HANDBALLPeur et bobos...L'Euro en année olympique, une hérésie ?

Equipe de France : Prépa tronquée, blessures… L’Euro en année olympique, une hérésie ?

HANDBALLL’équipe de France aborde l’Euro qui débutera jeudi avec une préparation express et la crainte d’une saison interminable
William Pereira

William Pereira

Pour reprendre une remarque faite par un confrère à Didier Dinart lundi matin à la Maison du handball, le sélectionneur « a choisi de ne pas choisir » en emmenant 18 hommes dans ses valises. L’excédent bagages de deux joueurs – dont probablement un gardien – il s’en délestera à la veille du premier match de l’équipe de France à l’Euro 2020, face au Portugal. « Ce ne sont pas des choix faciles », regrette le boss des Bleus, un poil agacé d’avoir à écarter deux disciples sans avoir eu le temps d’effectuer une préparation digne de la compétition majeure sur le point d’être abordée.

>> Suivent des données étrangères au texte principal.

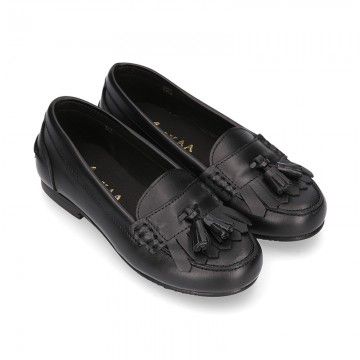 Classic school GIRL Moccasin shoes with tassels and fringed design in Nappa leather.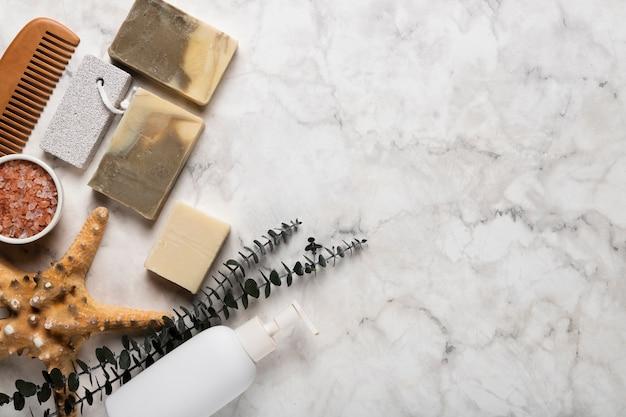 Vista superior de productos cosméticos y herramientas Foto gratis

« Du 26 au 30, on a eu cinq entraînements. On est arrivés à Metz le 2 janvier et on a dû s’employer le 3. Le calendrier de l’EHF fait qu’on doit finir les compétitions fin janvier. Donc on a des préparations de plus en plus courtes. » Dinart a quand même pu jauger ses gars contre la Serbie (victoire 40-26) et le Danemark (défaite 30-31) mais ne s’en satisfait guère : « cinq entraînements pour mettre en place les systèmes offensifs et défensifs, vous avez vu contre le Danemark, c’est pas facile ». Joies d’une prépa en avance rapide.

« Un fort risque de blessures qui peut nous enlever nos chances d’aller aux JO »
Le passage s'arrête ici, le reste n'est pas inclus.